▶ _WHAT IS REQUIRED_: Please repeat the lines below, exactly and only, from the one that holds "CBD application causes" through the one that holds "Answer (YES/NO): YES".

RECORDS SHOWN: Begin

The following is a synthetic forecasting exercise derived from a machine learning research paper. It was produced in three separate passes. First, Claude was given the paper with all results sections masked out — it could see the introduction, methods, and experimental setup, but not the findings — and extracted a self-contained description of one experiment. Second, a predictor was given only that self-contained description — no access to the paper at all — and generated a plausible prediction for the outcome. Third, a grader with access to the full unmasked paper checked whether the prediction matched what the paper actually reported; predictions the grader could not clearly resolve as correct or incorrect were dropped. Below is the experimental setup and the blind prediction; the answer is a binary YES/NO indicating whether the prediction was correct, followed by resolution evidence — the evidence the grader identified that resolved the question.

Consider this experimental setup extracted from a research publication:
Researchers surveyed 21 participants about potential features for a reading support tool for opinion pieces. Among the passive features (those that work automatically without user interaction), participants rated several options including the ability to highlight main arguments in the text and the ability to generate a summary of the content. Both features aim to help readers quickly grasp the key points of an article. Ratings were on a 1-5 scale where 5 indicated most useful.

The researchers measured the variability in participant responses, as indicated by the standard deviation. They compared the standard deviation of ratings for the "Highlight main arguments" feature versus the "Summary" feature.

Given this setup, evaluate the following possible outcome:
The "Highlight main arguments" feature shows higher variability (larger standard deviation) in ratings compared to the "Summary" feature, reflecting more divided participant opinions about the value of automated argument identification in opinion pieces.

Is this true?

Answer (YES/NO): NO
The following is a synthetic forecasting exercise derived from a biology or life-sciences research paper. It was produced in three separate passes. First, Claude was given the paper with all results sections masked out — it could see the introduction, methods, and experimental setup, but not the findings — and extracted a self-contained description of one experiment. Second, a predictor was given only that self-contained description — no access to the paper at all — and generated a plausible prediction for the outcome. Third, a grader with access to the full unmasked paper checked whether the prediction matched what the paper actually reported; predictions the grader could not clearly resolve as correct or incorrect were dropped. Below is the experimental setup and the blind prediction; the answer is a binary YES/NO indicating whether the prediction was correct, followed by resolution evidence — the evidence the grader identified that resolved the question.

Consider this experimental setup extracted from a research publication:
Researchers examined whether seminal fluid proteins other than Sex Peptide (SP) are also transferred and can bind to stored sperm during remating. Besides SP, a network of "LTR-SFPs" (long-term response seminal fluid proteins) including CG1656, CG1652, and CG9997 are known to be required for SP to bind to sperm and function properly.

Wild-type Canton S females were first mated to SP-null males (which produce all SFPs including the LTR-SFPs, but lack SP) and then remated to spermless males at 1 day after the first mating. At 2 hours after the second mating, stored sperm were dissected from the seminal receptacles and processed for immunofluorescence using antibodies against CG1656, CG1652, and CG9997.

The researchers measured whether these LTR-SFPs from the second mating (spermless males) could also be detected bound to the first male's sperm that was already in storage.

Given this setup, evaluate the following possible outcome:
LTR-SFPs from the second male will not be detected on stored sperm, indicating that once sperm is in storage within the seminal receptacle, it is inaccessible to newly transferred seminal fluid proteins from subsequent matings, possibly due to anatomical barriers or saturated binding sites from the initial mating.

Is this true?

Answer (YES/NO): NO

RECORDS SHOWN: End
RECORDS SHOWN: Begin

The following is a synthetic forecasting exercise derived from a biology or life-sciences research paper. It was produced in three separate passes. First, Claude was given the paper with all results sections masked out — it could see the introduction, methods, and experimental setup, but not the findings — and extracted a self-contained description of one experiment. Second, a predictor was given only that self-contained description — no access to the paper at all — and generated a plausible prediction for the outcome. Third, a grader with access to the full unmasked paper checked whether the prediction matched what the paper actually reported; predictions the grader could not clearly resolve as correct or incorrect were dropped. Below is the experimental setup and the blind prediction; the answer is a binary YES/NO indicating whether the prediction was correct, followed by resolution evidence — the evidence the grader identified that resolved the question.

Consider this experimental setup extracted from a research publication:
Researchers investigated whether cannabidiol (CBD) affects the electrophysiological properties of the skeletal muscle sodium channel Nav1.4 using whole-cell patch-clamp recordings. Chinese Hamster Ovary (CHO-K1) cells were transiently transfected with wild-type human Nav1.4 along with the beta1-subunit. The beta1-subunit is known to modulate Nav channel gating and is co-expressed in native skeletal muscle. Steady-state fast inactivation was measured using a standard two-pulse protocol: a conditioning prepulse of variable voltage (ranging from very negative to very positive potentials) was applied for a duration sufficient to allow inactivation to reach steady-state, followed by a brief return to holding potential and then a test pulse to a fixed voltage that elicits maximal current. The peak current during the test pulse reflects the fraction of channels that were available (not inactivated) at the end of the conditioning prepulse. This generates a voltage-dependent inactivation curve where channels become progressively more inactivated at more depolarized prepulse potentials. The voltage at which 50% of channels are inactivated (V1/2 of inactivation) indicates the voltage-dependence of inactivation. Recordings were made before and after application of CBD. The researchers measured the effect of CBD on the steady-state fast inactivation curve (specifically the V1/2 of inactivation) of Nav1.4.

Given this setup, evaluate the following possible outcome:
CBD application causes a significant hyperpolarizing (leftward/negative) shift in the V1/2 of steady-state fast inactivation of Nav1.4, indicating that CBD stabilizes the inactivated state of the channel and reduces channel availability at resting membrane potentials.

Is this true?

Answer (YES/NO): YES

RECORDS SHOWN: End
RECORDS SHOWN: Begin

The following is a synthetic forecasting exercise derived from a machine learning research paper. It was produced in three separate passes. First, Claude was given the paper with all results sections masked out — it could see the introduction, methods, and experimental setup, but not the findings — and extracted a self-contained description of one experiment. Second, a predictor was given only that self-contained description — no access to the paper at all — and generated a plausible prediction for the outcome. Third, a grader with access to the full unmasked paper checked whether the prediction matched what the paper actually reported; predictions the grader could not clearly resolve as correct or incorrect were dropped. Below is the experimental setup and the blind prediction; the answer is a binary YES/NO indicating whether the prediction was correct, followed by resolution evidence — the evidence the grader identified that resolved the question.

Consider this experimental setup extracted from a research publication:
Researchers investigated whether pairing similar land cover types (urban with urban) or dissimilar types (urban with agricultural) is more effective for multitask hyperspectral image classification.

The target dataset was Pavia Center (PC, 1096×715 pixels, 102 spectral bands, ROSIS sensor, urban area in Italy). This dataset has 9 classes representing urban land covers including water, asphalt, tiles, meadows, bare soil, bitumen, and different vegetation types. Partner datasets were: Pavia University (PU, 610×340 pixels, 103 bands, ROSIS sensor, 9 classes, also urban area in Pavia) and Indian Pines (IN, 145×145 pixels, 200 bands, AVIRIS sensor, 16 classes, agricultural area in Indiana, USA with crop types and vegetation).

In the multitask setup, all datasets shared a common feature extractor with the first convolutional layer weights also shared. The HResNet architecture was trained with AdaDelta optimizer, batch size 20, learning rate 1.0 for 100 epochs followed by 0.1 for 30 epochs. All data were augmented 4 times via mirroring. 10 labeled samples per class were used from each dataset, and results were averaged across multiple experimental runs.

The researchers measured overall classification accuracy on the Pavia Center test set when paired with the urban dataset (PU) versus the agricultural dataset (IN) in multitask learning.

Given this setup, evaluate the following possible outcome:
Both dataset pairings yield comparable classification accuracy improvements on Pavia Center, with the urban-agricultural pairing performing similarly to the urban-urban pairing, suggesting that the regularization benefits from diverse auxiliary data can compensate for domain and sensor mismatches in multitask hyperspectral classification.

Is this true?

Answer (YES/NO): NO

RECORDS SHOWN: End

▶ _RESULT FOR THIS TASK_:
CBD application causes a significant hyperpolarizing (leftward/negative) shift in the V1/2 of steady-state fast inactivation of Nav1.4, indicating that CBD stabilizes the inactivated state of the channel and reduces channel availability at resting membrane potentials.

Is this true?

Answer (YES/NO): YES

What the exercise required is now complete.